====== Exercise inputs
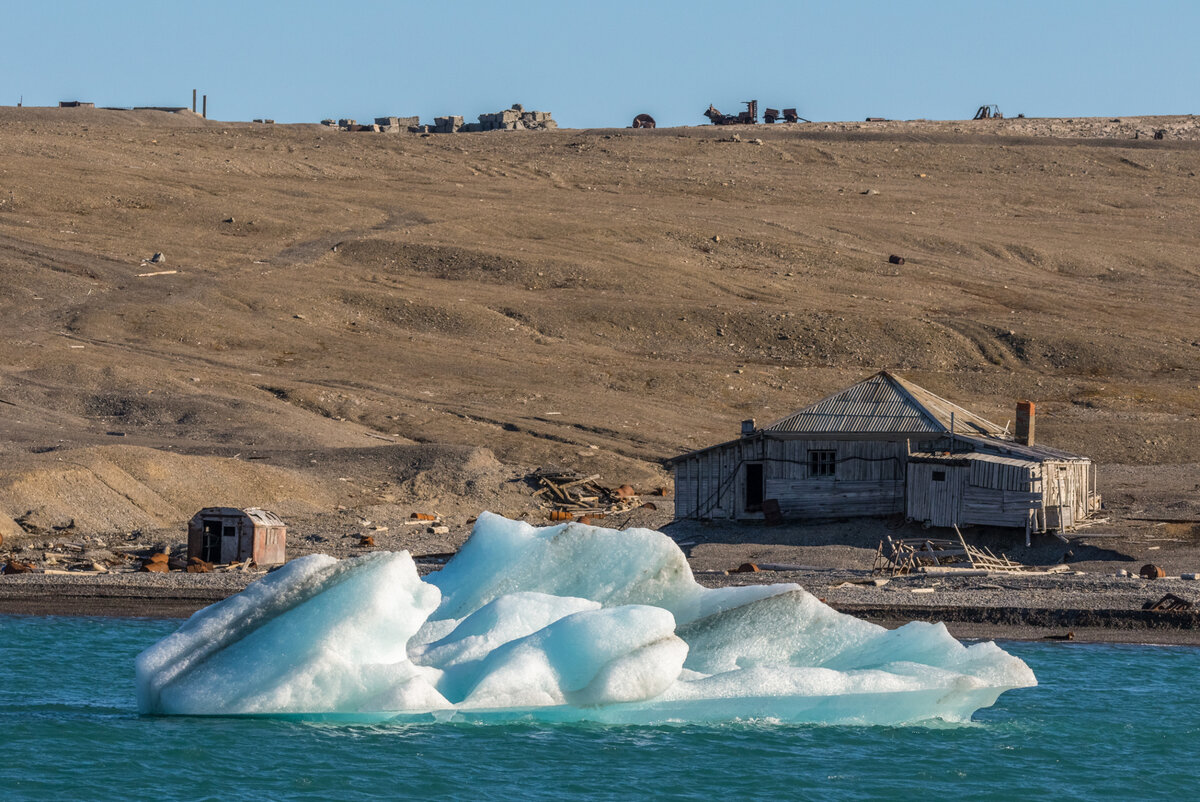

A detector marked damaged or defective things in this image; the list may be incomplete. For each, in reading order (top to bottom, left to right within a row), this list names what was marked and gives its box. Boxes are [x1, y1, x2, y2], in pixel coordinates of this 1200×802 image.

rusty chimney pipe [1017, 398, 1036, 444]
broken window [806, 451, 835, 475]
small rusty shed [667, 372, 1099, 535]
small rusty shed [189, 506, 288, 564]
============
_Problem statement_: Put every line of the records above into a Markdown table with the columns "No." and "Text," numbering each line in order and skipping blank lines. Leave the pictures out.

_Task output_:
| No. | Text |
|---|---|
| 1 | A detector marked damaged or defective things in this image; the list may be incomplete. For each, in reading order (top to bottom, left to right within a row), this list names what was marked and gives its box. Boxes are [x1, y1, x2, y2], in pixel coordinates of this 1200×802 image. |
| 2 | rusty chimney pipe [1017, 398, 1036, 444] |
| 3 | broken window [806, 451, 835, 475] |
| 4 | small rusty shed [667, 372, 1099, 535] |
| 5 | small rusty shed [189, 506, 288, 564] |